» **Material for this exercise**:

[Start of Attachment]

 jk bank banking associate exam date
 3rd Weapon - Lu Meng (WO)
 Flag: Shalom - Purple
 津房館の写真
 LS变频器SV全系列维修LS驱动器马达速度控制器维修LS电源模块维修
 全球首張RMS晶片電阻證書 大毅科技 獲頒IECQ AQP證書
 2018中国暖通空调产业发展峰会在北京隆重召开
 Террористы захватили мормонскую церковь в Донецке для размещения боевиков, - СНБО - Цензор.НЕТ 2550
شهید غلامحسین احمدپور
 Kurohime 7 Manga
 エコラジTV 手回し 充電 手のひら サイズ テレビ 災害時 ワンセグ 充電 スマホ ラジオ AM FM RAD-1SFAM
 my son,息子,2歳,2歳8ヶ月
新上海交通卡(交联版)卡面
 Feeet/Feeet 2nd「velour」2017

[End of Attachment]
[Start of Attachment]

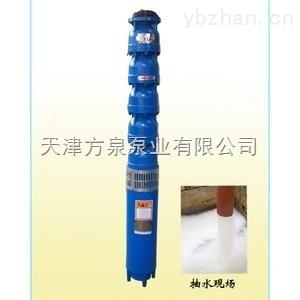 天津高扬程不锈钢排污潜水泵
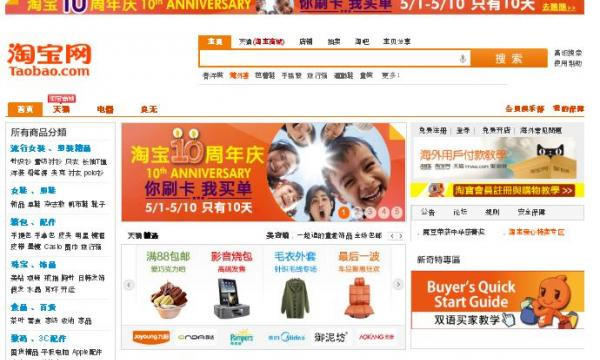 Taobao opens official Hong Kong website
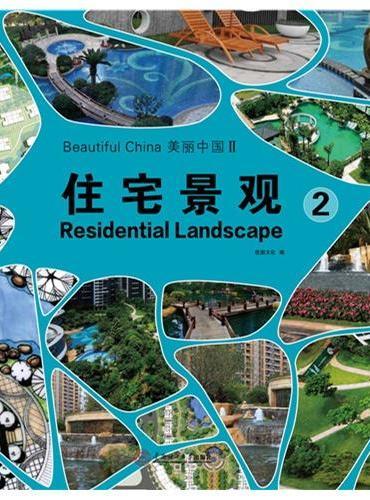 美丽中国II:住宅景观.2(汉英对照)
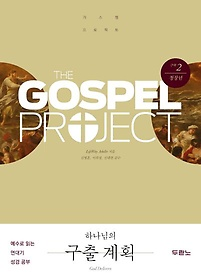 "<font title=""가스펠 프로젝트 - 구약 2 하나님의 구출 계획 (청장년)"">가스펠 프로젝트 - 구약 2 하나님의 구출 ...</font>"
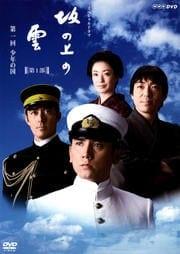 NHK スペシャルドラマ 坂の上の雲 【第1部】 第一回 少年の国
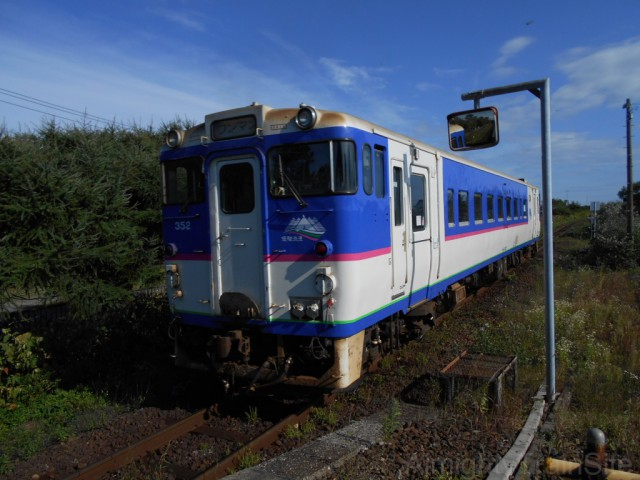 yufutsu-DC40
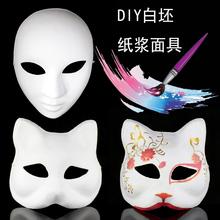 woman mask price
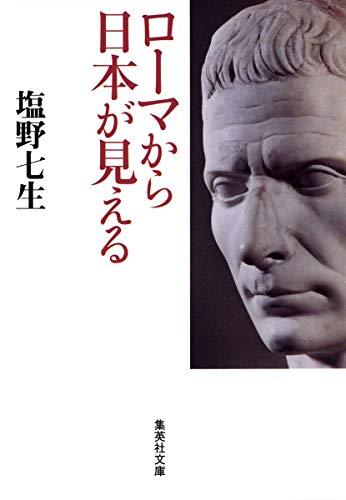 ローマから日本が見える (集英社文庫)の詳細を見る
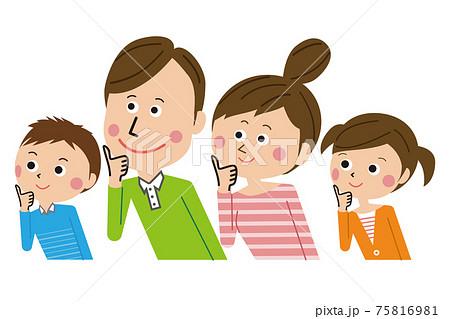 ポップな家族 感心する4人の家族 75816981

[End of Attachment]

» **What is expected**:
Only the lines above from the line containing "jk bank banking associate exam date" through the line containing "Feeet/Feeet 2nd「velour」2017" should be retyped, exactly and with both ends included.

» **Result of this task**:
 jk bank banking associate exam date
 3rd Weapon - Lu Meng (WO)
 Flag: Shalom - Purple
 津房館の写真
 LS变频器SV全系列维修LS驱动器马达速度控制器维修LS电源模块维修
 全球首張RMS晶片電阻證書 大毅科技 獲頒IECQ AQP證書
 2018中国暖通空调产业发展峰会在北京隆重召开
 Террористы захватили мормонскую церковь в Донецке для размещения боевиков, - СНБО - Цензор.НЕТ 2550
شهید غلامحسین احمدپور
 Kurohime 7 Manga
 エコラジTV 手回し 充電 手のひら サイズ テレビ 災害時 ワンセグ 充電 スマホ ラジオ AM FM RAD-1SFAM
 my son,息子,2歳,2歳8ヶ月
新上海交通卡(交联版)卡面
 Feeet/Feeet 2nd「velour」2017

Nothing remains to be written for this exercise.